HASEL (High-Speed Video Annotation Tool for Structured Light Endoscopy in the Human Larynx) is a Deep-Learning-supported tool for generating ground-truth data for High-Speed Video Structured Light Laryngoscopy. This tool enables to robustly and rapidly generate data of:
- Glottal segmentation with different segmentation architectures
- Vocal fold segmentation via frame-wise interpolation
- Semi-automatic and Deep Learning enhanced generation of laserpoint data.
Please follow these instructions to make sure that Hasel runs as intended.
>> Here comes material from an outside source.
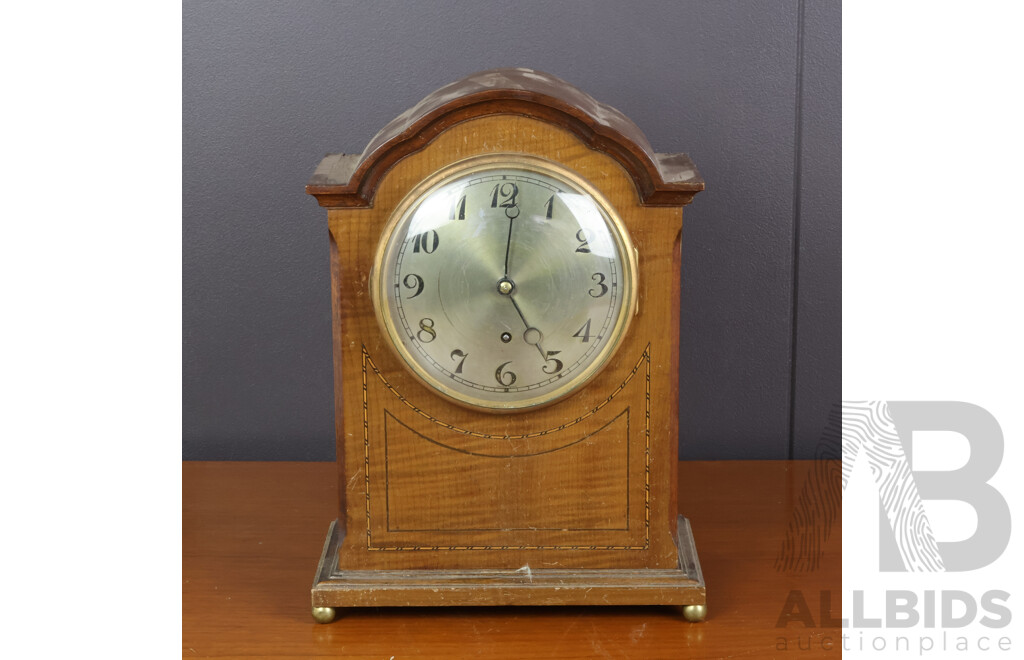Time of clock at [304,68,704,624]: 5:00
In general, we recommend a current nvidia graphics on par with a quadro RTX 4000. First, create the environment and install necessary packages.
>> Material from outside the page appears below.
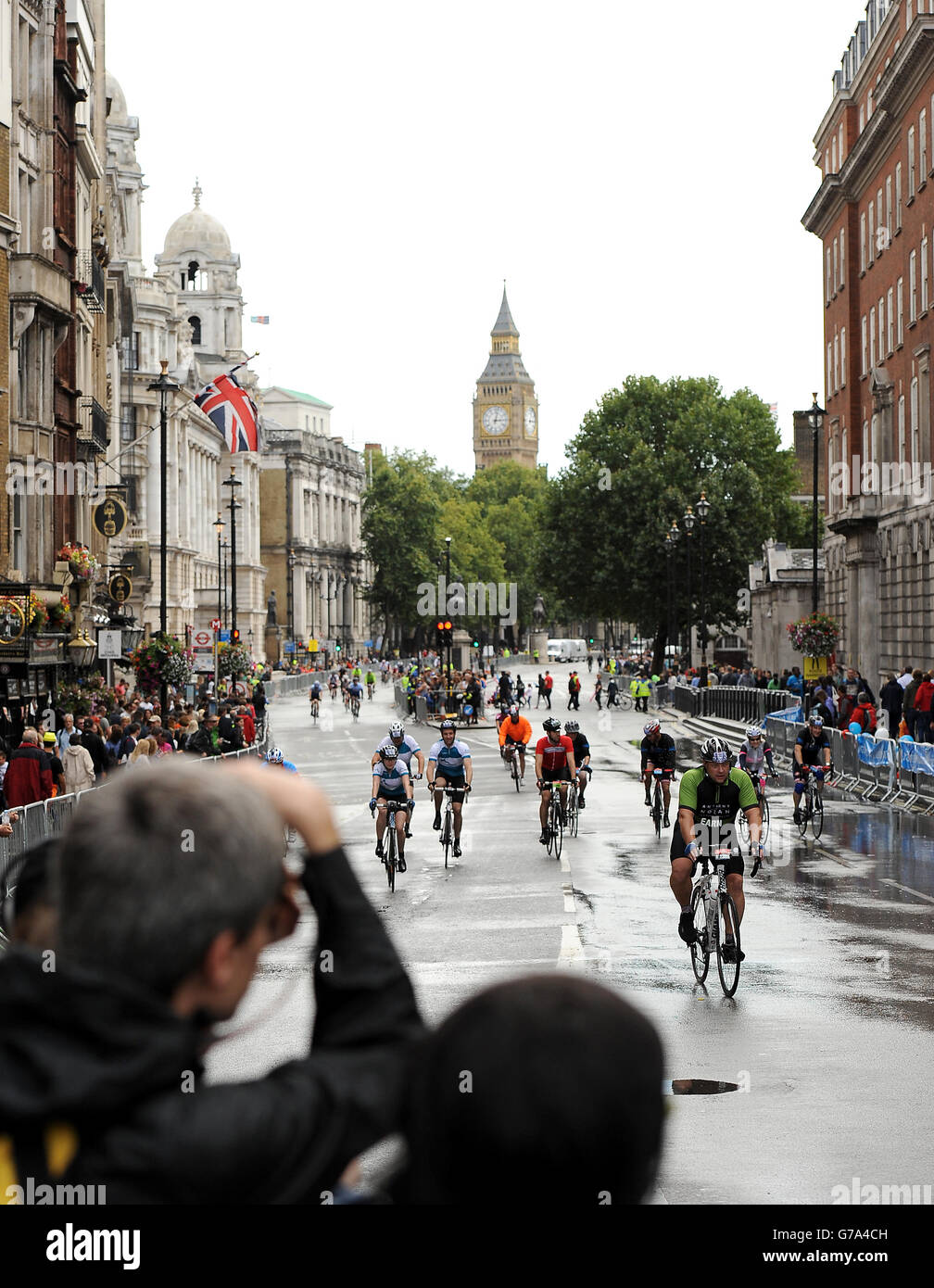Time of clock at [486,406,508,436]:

conda create --name VFLabel python=3.12
pip install torch torchvision torchaudio
conda install pyqt qtpy
pip install torchmetrics albumentations imageio kornia segmentation-models-pytorch matplotlib flow_vis tensorboard tqdm
Next, install Hasel for development:
git clone https://github.com/Henningson/VFLabel.git
cd VFLabel
python3 -m pip install -e .
Next, we need to create a model folder and install metas cotracker3. For this, you can also follow these instructions.
cd ..
git clone https://github.com/facebookresearch/co-tracker
cd co-tracker
pip install -e .
Next, we need to download the cotracker3 offline version.
cd ../VFLabel
mkdir assets/models
cd assets/models
wget https://huggingface.co/facebook/cotracker3/resolve/main/scaled_offline.pth
cd .../..
Finally, download the glottis segmentation networks from here and move them to assets/models/
.
Make a video here.
Glottal Segmentations can also easily be generated from command line arguments, via the supplied script in the examples:
python examples/scripts/segment_glottis --encoder mobilenet_v2 --image_folder PATH_TO_WHERE_THE_IMAGES_Are --save_folder OUTPUT_FOLDER
We supply four(*) U-Nets with different backbones in this repository.
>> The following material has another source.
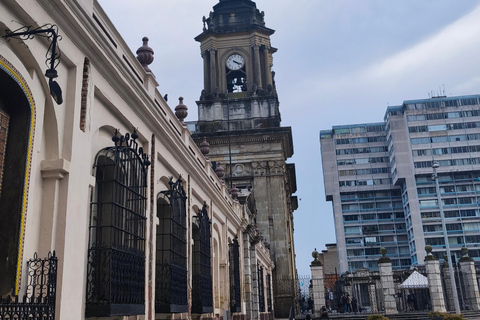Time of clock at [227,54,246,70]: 4:18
They can be downloaded here. Make sure to extract the files into assets/models
.
Here is the evaluation of the models.
Generally the resnet based backbones are the best performing, but the other backbones are generally better to use on cpu only systems.
You should generally test out which ones work best for you.
You can find how to use the supplied networks in examples/scripts
.
*: There's also a efficientnet available, but it generally performs worse than the rest. However, I'd advise you to also test it out on some data.
We evaluated the Networks on a combined test-set of the BAGLS and HLE datasets, as well as synthetically created vocal folds using Fireflies.
Backbone | Eval IoU | Eval DICE | Test Dice | Test IoU |
---|---|---|---|---|
mobilenet-v2 | 0.864 | 0.927 | 0.893 | 0.807 |
mobilenetv3_large_100 | 0.845 | 0.916 | 0.789 | 0.65 |
resnet18 | 0.856 | 0.922 | 0.882 | 0.789 |
resnet34 | 0.846 | 0.917 | 0.883 | 0.791 |
To train your own network on a bunch of vocalfold datasets, download the HLE and BAGLS dataset, and put them into a common folder. Next also download the fireflies dataset from here and also extract it into the folder. The final folder structure should look like this:
dataset/
├── BAGLS/
├── HLEDataset/
└── fireflies_dataset_v5/
For training, please follow the code in the example script examples/scripts/train_glottis_segmentation_network.py
.
There, you will fine-tune the decoder of common segmentation model architectures that were pretrained on imagenet.